Of course, Dell isn’t the only company to embrace a cloud-to-the-edge vision in which processing takes on a “whither thou goest” relationship with data. “Intelligent networks” vendor Mellanox and semiconductor maker GlobalFoundries are among major companies championing the idea, as noted by industry analyst Patrick Moorhead, president and principal analyst, Moor Insights & Strategy.
“HPE, Cisco and now Dell Technologies are all espousing a distributed approach to IoT where critical compute isn't in the core datacenter, but on the edge,” Moorhead told EnterpriseTech. “This makes sense with 75 billion new IoT end point devices (installed) by 2025, when considering latency, security, and efficiency, the edge is the right place. This doesn’t mean the big public cloud or enterprise datacenter doesn’t play, it means it plays with less latency-sensitive workloads, like big data, batch analytics and HPC.
Dell’s distinction, Moorhead said, is that the distributed approach is offered by a single entity:
“The biggest difference I see in the strategy is that under the Dell Technologies family of companies the company can actually deliver a complete bundle at the infrastructure and management, and development layers,” he said. “Dell Technologies showed how they will deliver end to end solutions across Vmware, Dell EMC, Dell, Pivotal, Boomi, and RSA.” (Moorhead also noted that “ It’s unclear how Virtustream and Secureworks play in the IoT framework.)
The company’s new IoT Division will be led by VMware CTO Ray O’Farrell, and is charged with orchestrating the development of IoT products and services, combining internally developed technologies with offerings from the Dell Technologies ecosystem.

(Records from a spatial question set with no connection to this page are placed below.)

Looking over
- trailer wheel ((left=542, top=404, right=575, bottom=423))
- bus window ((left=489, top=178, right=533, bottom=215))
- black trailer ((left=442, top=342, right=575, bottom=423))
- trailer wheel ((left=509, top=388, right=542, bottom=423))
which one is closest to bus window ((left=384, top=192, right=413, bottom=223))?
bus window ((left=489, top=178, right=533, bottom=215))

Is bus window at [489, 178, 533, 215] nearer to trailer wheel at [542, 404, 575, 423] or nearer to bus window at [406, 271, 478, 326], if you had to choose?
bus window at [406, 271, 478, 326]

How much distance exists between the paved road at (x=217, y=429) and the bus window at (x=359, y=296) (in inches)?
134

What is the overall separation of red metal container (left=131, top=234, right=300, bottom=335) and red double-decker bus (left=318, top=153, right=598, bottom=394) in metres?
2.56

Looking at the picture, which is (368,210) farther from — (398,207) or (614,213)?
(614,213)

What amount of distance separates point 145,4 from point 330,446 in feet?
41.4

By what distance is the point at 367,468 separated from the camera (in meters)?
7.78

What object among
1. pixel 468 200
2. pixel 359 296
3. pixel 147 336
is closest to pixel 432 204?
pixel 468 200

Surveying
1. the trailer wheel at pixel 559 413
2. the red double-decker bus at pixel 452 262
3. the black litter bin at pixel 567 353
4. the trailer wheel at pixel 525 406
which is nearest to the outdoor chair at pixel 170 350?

The new division’s goal, O’Farrell said, is to “deliver the right solution – in combination with our vast partner ecosystem – to meet customer needs and help them deploy integrated IoT systems with greater ease.”

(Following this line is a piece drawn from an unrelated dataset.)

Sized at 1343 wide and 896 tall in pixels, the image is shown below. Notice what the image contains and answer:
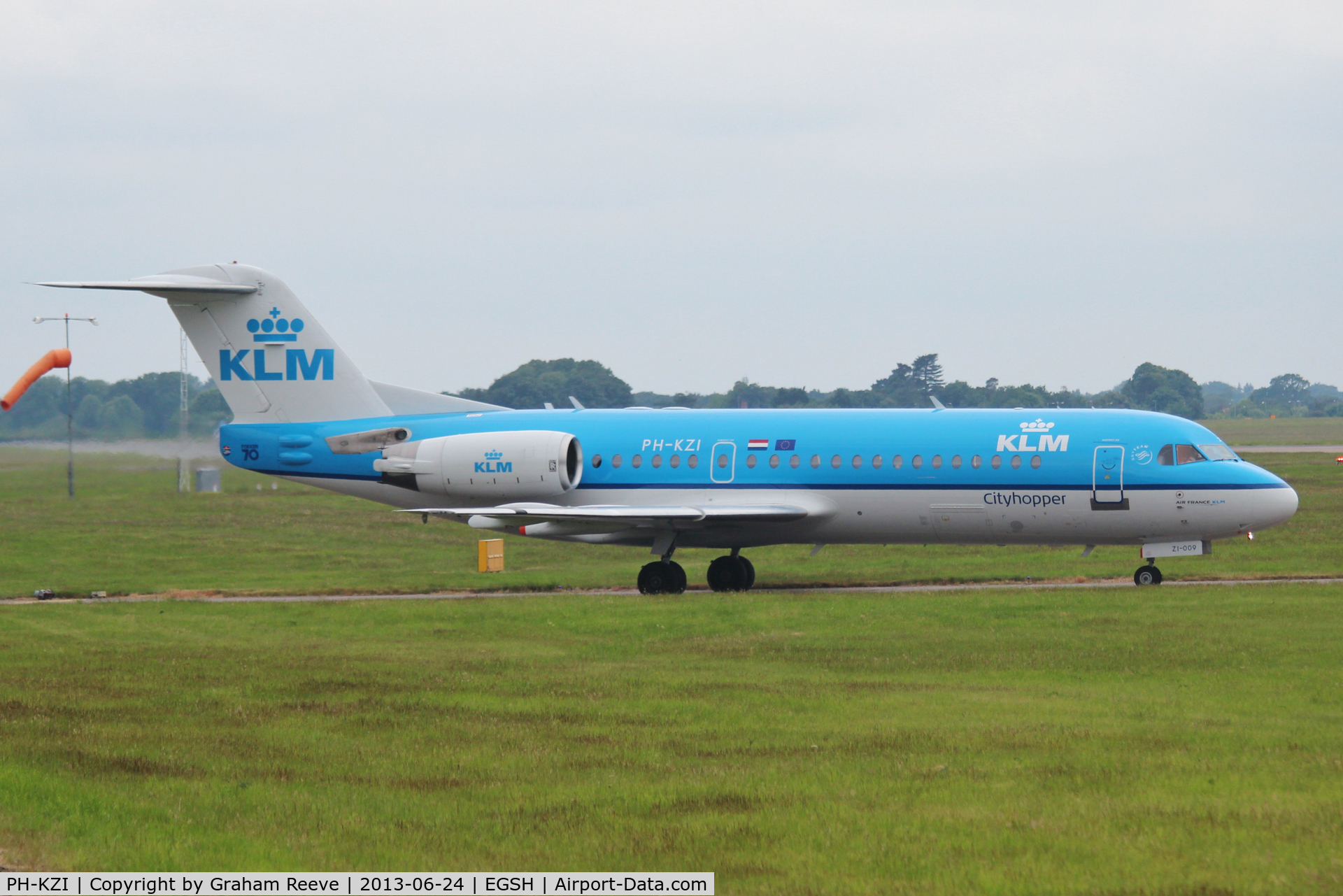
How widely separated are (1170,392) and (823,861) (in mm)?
112257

The company’s IoT infrastructure currently is comprised of Dell Edge Gateways, which can be secured and managed by VMware Pulse IoT Control Center, along with Dell EMC PowerEdge C-Series servers, which have been optimized for batch training and machine learning as a part of the distributed core. Dell EMC Isilon and Elastic Cloud Storage provide file and object storage for massive amounts of machine data generated by sensors at the edge and enable analytics through HDFS.
In addition, Pivotal Cloud Foundry (PCF) and Pivotal Container Service (PKS) are a platform for developing cloud-based analytics applications. Virtustream’s PCF Service provides a managed Pivotal Cloud Foundry Service, for deployment and operation of cloud architected workloads in Virtustream Enterprise Cloud, while Virtustream Storage Cloud is available for off-premises cloud object storage. Finally, Dell Boomi rapidly connects relevant data for cloud-based analytics and deep learning.
The company also announced a series of initiatives, including Project Nautilus software for real-time ingestion and querying of data streams from IoT gateways; Project Fire hyperconverged platform for management, local compute, storage and IoT applications such as real-time analytics; Project Fire “consistent infrastructure software” designed to enable faster roll-out of IoT use cases; and RSA Project IRIS, under development, security analytics for monitoring cybersecurity threats out to the edge.